• _Information provided_
= = =

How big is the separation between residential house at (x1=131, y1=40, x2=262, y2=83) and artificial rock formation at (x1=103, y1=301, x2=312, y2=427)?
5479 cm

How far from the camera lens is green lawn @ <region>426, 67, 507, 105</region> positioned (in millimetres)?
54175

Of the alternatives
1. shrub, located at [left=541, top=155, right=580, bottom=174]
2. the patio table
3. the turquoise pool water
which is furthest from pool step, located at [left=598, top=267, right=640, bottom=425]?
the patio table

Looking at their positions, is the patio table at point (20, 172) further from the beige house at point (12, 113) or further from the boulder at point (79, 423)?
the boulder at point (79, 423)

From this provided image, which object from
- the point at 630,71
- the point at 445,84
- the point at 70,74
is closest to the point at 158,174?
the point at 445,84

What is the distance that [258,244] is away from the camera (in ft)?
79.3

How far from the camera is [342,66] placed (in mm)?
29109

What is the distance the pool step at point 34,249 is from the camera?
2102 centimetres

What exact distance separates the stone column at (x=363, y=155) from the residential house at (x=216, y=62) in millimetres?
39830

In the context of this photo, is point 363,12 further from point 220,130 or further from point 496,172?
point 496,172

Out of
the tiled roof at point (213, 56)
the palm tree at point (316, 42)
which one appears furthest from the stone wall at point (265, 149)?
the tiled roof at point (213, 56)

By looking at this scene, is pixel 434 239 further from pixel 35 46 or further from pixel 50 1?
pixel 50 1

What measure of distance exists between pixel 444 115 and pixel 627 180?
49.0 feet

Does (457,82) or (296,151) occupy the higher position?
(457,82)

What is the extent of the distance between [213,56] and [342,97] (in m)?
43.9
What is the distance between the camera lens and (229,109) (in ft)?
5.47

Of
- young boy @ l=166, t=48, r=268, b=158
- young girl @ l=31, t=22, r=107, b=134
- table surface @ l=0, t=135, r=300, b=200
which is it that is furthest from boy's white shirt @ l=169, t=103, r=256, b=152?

= = =

• _Aim of the exercise_
Begin with the line that contains "Of the alternatives" and set down each line exactly until the records above end, including the final line.

• _Task answer_
Of the alternatives
1. shrub, located at [left=541, top=155, right=580, bottom=174]
2. the patio table
3. the turquoise pool water
which is furthest from pool step, located at [left=598, top=267, right=640, bottom=425]?
the patio table

Looking at their positions, is the patio table at point (20, 172) further from the beige house at point (12, 113) or further from the boulder at point (79, 423)?
the boulder at point (79, 423)

From this provided image, which object from
- the point at 630,71
- the point at 445,84
- the point at 70,74
is closest to the point at 158,174?
the point at 445,84

What is the distance that [258,244] is away from the camera (in ft)?
79.3

How far from the camera is [342,66] placed (in mm)?
29109

What is the distance the pool step at point 34,249 is from the camera?
2102 centimetres

What exact distance separates the stone column at (x=363, y=155) from the residential house at (x=216, y=62) in millimetres?
39830

In the context of this photo, is point 363,12 further from point 220,130 or further from point 496,172?
point 496,172

Out of
the tiled roof at point (213, 56)
the palm tree at point (316, 42)
which one appears furthest from the stone wall at point (265, 149)?
the tiled roof at point (213, 56)

By looking at this scene, is pixel 434 239 further from pixel 35 46 or further from pixel 50 1?
pixel 50 1

What measure of distance exists between pixel 444 115 and pixel 627 180?
49.0 feet

Does (457,82) or (296,151) occupy the higher position?
(457,82)

What is the extent of the distance between [213,56] and [342,97] (in m)?
43.9
What is the distance between the camera lens and (229,109) (in ft)?
5.47

Of
- young boy @ l=166, t=48, r=268, b=158
- young girl @ l=31, t=22, r=107, b=134
- table surface @ l=0, t=135, r=300, b=200
which is it that is furthest from boy's white shirt @ l=169, t=103, r=256, b=152?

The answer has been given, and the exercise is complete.